**What is needed**
Output every line of the entries from the line containing "Of these two, the" through the last, exactly, with no other content.
======== Records to process
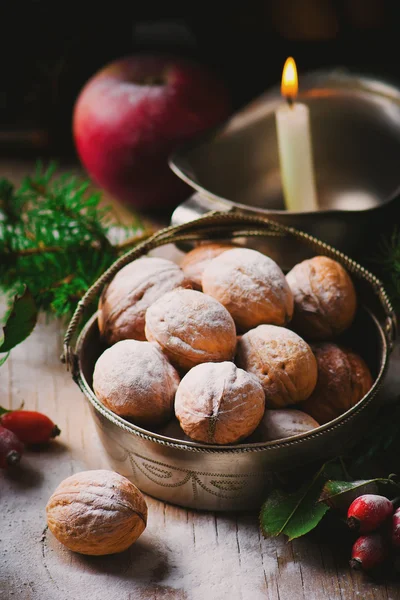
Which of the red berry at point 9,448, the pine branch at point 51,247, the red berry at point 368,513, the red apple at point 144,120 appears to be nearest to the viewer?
the red berry at point 368,513

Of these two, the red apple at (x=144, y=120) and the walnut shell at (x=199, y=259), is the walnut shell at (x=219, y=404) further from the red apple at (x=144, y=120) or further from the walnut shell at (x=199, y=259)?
the red apple at (x=144, y=120)

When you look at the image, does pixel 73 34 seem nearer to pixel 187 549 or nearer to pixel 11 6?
pixel 11 6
================
**Answer in full**
Of these two, the red apple at (x=144, y=120) and the walnut shell at (x=199, y=259), is the walnut shell at (x=219, y=404) further from the red apple at (x=144, y=120) or further from the walnut shell at (x=199, y=259)?
the red apple at (x=144, y=120)

When you look at the image, does pixel 73 34 seem nearer to pixel 187 549 or nearer to pixel 11 6?
pixel 11 6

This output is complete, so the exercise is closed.